**Work request 1**
Answer these questions from the article on automation and jobs:
(a) Who made the term "new-collar" popular?
(b) How many jobs does the World Economic Forum predict will be lost to automation by 2022?
(c) How many positions does IBM need to fill in the next four years?
**Work request 2**
Please list every organization named in the article on automation and jobs.
**Work request 3**
Carry on the article on automation and jobs, picking up after its final sentence.

**Reading text**
══════════════════════════════
THIS ECONOMY IS almost exactly the one we were promised. Decades
ago, when we imagined the future, the world looked like the one depicted
in “The Jetsons,” where people commuted to work in flying cars
and managed robots from their desks by hitting an array of multi-hued
buttons. Admittedly, we don’t yet have flying cars (though we may soon
have autonomous ones). But the Jetsons-esque world we dreamt of is
finally being realized.
So why are we unprepared? As director of Purdue University’s
business information and analytics center, I spend much of my time
ruminating on technology’s effect on the future of business and the
workforce. I believe that companies’ desire for cost-cutting, combined
with advances in artificial intelligence (AI) and machine learning, will dramatically increase automation, leading
to a sharp decline in jobs. In fact, in
its 2018 “The Future of Jobs” report, the
World Economic Forum predicts that
by 2022, 75 million jobs will be lost as a
consequence of automation.
Most of these lost jobs will belong
to blue-collar workers in the manufacturing
sector. But, as autonomous cars
become more commonplace and AI
grows more sophisticated, even truck
drivers and financial advisors could end
up almost extinct.
It’s encouraging to learn that the
World Economic Forum also expects
that 133 million new jobs eventually
will be created by automation. But
where will these job opportunities be?
The answer will depend on the level of
job. Blue-collar jobs will be replaced by
“new-collar” jobs, a term made popular
by IBM CEO Ginni Rometty to describe
positions that don’t require a four-year
degree but take a certain amount of
technical or vocational training. At the
same time, white-collar workers will be
pressed to learn to use technology to create
value for their organizations.
But even if many of tomorrow’s
workers won’t need four-year degrees,
our universities won’t suddenly become
obsolete. Future workers will simply
need different skills than today’s college
courses emphasize—and that means that
we need to change the skills we teach.
THE BLUE-TO-NEW SKILLS GAP
In August, CNBC reported that there are
approximately 6.56 million unemployed
workers, while there also are approximately
6.6 million unfilled jobs. The
problem is that the workers available
don’t have the technological skills the
unfilled jobs require. More than 50
percent of Business Roundtable’s members
report that talent gaps are already
“problematic or very problematic” for
their companies. IBM alone needs to fill
25,000 positions in the next four years.
══════════════════════════════
**Data under study**
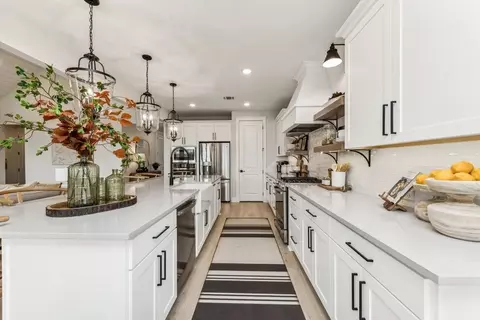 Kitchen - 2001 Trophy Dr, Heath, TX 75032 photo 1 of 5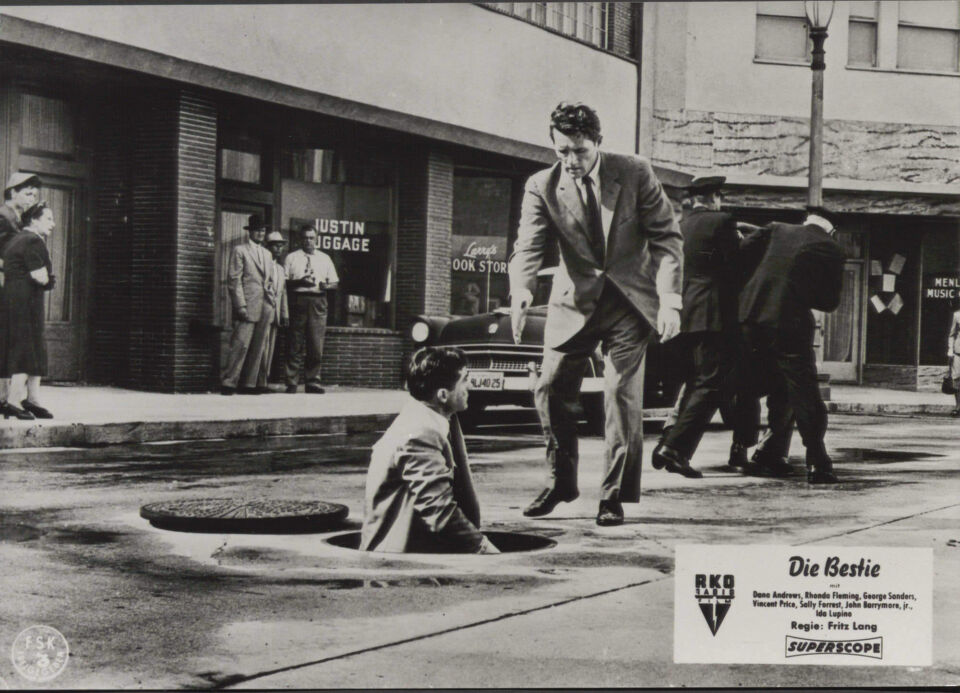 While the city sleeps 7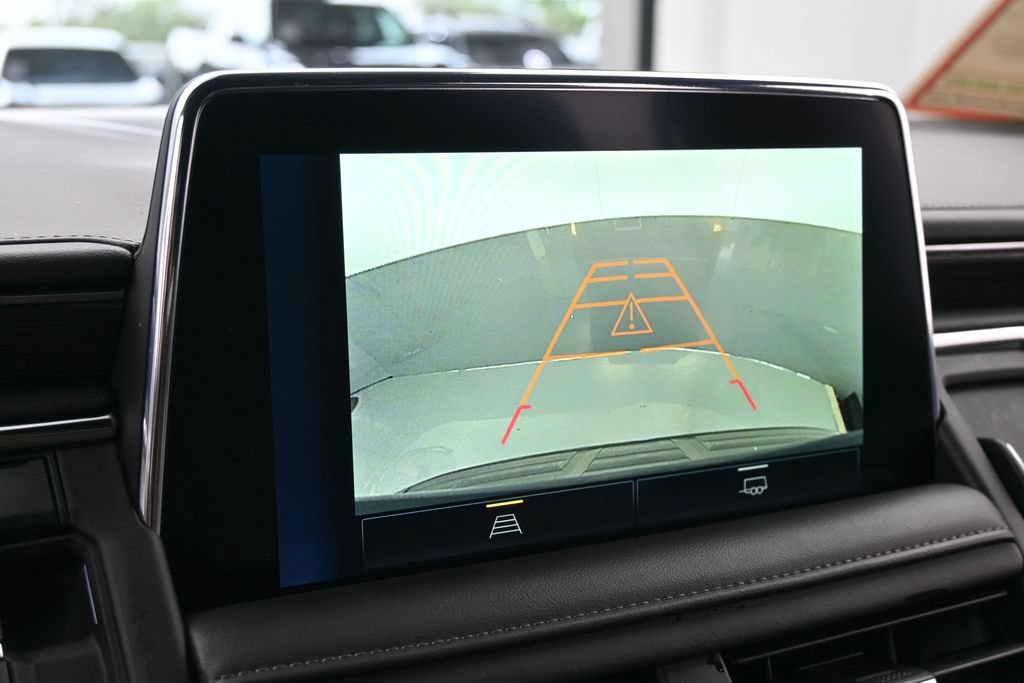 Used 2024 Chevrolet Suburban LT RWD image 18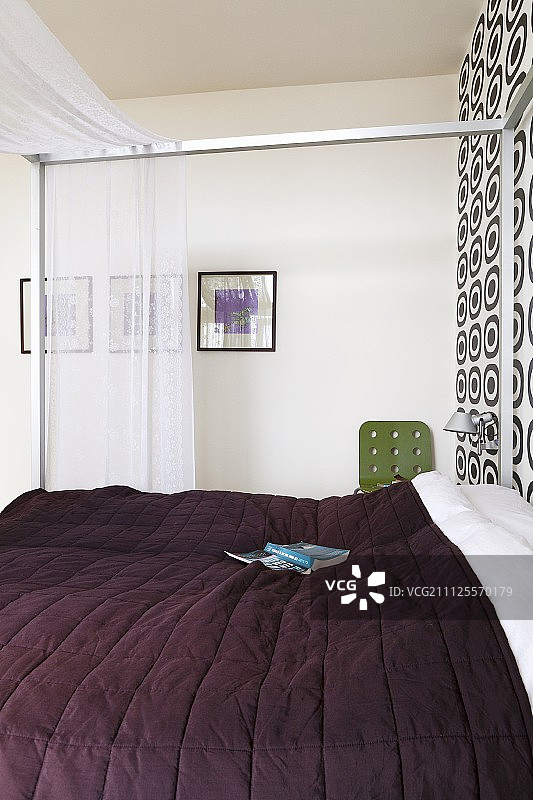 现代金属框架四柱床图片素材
══════════════════════════════
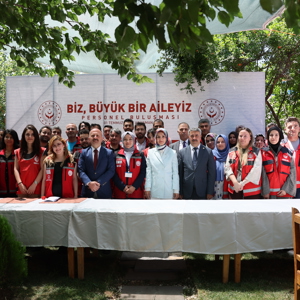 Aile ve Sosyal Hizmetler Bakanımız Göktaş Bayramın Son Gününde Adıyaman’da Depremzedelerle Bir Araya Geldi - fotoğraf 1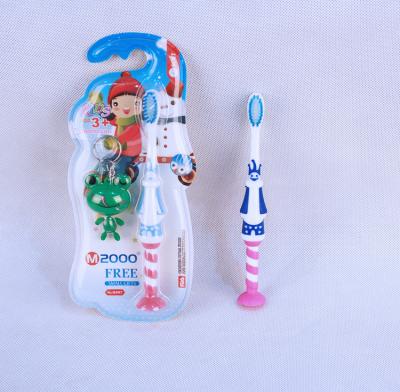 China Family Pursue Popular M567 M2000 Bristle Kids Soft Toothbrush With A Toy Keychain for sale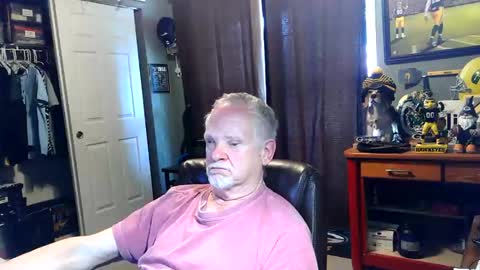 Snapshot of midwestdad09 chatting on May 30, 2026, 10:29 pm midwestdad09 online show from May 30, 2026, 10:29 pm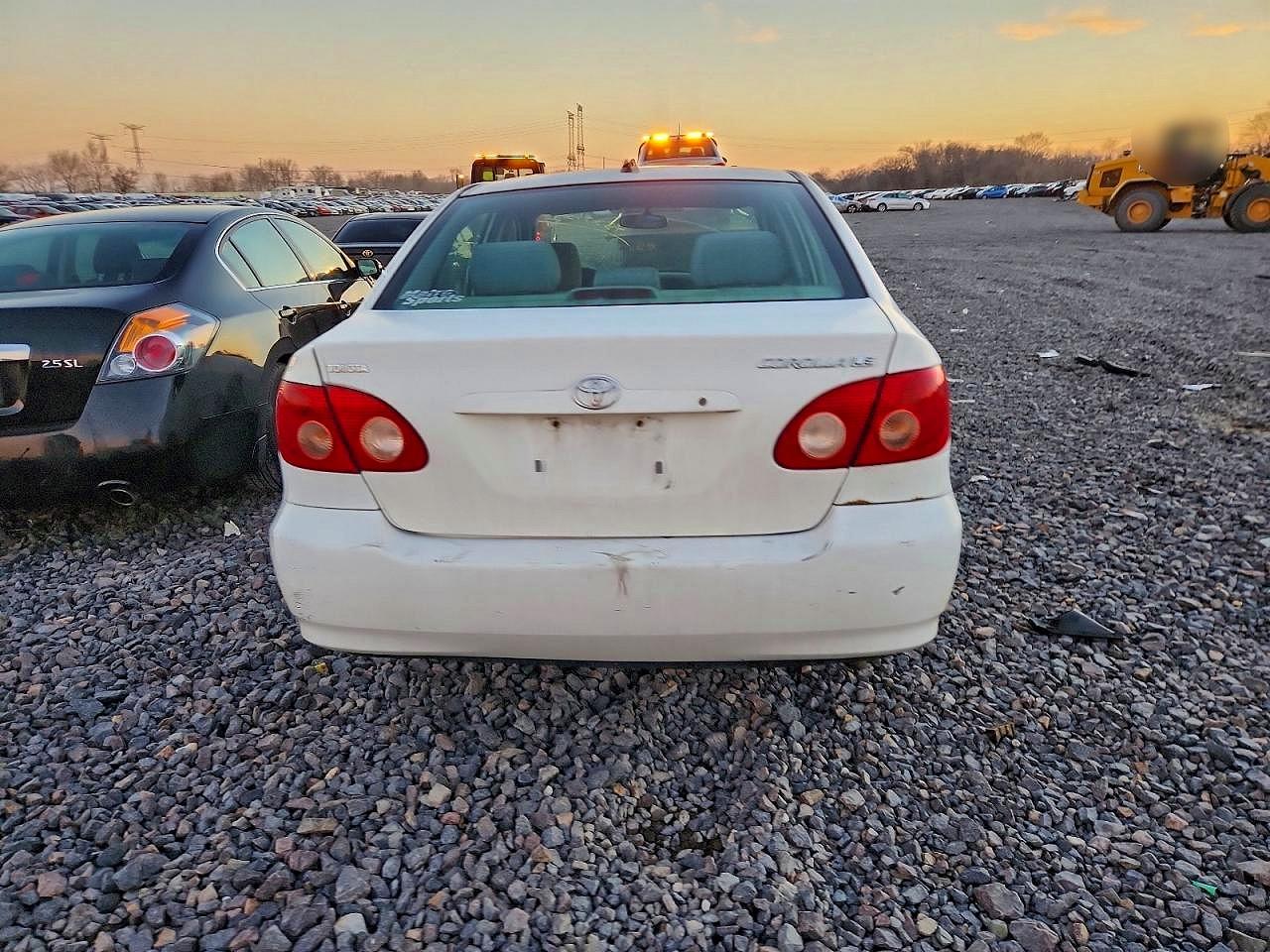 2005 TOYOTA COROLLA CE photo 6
══════════════════════════════
**Response 1**
(a) IBM CEO Ginni Rometty
(b) 75 million
(c) 25,000

**Response 2**
Purdue University, World Economic Forum, IBM, CNBC, Business Roundtable

**Response 3**
But here’s the good news: Companies
have been partnering with educational institutions to launch abbreviated training
programs to create a steady pipeline
of talent. For example, Microsoft has
given US$25 million to fund Skillful, a
program that fosters skills-based hiring,
training, and education. And Rometty
led IBM to invest $1 billion in initiatives
such as Pathways in Technology Early
College High School (P-TECH), a sixyear
public high school that first opened
in Brooklyn, New York, in 2011. Through
the P-TECH model, students receive
four years of high school education plus
two years of college courses that prepare
them for new-collar careers. Currently,
110 P-TECH schools are open in the U.S.
The creation of new-collar jobs will
offset job losses caused by automation,
but workers must be trained to fill those
positions. Companies and academic
institutions must promote awareness
of short-duration programs and remove
any stigma around vocational training.
THE WHITE-COLLAR SHIFT
For white-collar workers, the future
economy will value four higher-level
skills: coding, analytics, design, and
interpersonal. Workers with coding and
analytics skills will interact more with
machines and systems than with people,
as they create digital products and experiences.
Workers with design and interpersonal
skills will help companies understand
these products and experiences in
the context of people’s daily lives.
And new kinds of jobs are continually
being created, such as “foresight engineers”
who anticipate people’s future
needs and design entirely new ways for
them to do business with each other and
with machines. Technological expertise
will be in demand even in previously
non-tech jobs, like caregiving.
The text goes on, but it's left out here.